Among asset classes, the highest reported returns, averaging 21%, were in energy and natural resources strategies. Other leading asset class returns were: international equities, 15.9%; private equity, 14.7%; private equity real estate, 13.8%; marketable alternative strategies, 12.3%; venture capital, 11.1%; and distressed debt, 10.3%.
International equity returns were sharply down from 25.1% in FY2006. Domestic equities returned only 7.5% in FY2007 compared to 14% last year. In contrast, fixed income returns rose to an average of 6.9%, up from 4.7% in 2006.
Participating foundations reported average asset allocations of 32% to domestic equities; 15% to fixed income; 20% to international equities; 28% to alternative strategies; and 5% to short-term securities and cash.
Average three-year returns declined to 10.8% from 11.3% a year ago, but average five-year returns jumped to 13% from 9% last year due to the removal of 2002’s -8.7% return from the calculation.
The 300 foundations in the study comprise 226 independent/private foundations and 74 community foundations, representing combined assets of nearly $195 billion.
Top decile institutions in the 2008 Commonfund Benchmarks Study of Foundations had investment returns averaging 16.7%, while top quartile institutions' returns averaged 14.2% - down from 18.5% and 17.1%, respectively, last year. Top decile institutions allocated 40% of their assets to alternative strategies and the top quartile allocated 37% to alternative strategies, compared with 28% for the study population overall.
Conversely, the Benchmarks Leaders have smaller allocations to domestic equities and fixed income securities, and are roughly even with the entire study population in their international equities allocation.
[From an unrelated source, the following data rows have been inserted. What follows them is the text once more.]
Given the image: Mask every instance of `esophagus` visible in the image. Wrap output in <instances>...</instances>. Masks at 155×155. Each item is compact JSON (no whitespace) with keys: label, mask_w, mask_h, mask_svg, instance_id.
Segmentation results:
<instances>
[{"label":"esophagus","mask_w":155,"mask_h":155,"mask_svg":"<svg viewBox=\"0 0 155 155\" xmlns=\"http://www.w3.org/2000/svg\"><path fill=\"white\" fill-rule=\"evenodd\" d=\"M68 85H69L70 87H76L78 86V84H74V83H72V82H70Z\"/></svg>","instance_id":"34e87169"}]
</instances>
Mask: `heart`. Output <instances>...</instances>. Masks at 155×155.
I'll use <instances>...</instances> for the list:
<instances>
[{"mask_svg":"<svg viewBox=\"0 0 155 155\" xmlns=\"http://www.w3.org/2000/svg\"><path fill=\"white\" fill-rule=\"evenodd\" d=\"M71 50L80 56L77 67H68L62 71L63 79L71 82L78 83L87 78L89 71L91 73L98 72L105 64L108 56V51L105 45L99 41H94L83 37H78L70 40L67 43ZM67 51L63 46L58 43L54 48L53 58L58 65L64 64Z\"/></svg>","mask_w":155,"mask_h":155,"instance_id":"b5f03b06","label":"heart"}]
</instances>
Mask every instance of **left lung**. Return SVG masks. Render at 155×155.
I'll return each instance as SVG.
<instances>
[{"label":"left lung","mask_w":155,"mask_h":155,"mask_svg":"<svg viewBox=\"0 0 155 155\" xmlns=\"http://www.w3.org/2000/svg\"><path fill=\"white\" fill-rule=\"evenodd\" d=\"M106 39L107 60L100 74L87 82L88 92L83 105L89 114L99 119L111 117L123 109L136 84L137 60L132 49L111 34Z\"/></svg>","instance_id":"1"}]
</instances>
Other study findings, according to the press release, include:
- The alternative strategies allocation for foundations grew to an average of 28% from 23% last year while the allocation to short-term securities and cash fell to 5% from 8% a year ago.
- All other asset class allocations were modestly lower or level with last year.
- Larger institutions have higher allocations to alternative strategies and smaller foundations have higher allocations to domestic equities and fixed income. Foundations with assets in excess of $1 billion allocated the most to alternative strategies - an average of 30%, up from 25% a year ago - and they funded the increase almost entirely from short-term securities and cash, which was reduced to 5% this year from 10% last year.
- Eighty-five percent of participating institutions reported rebalancing their investment portfolios during FY2007, up modestly from 82% in FY2006. Twenty percent of foundations reported that they rebalance quarterly and 16% reported rebalancing annually.
- Among community foundations, 51% reported increased gift flow in FY2007, while 32% reported a decrease.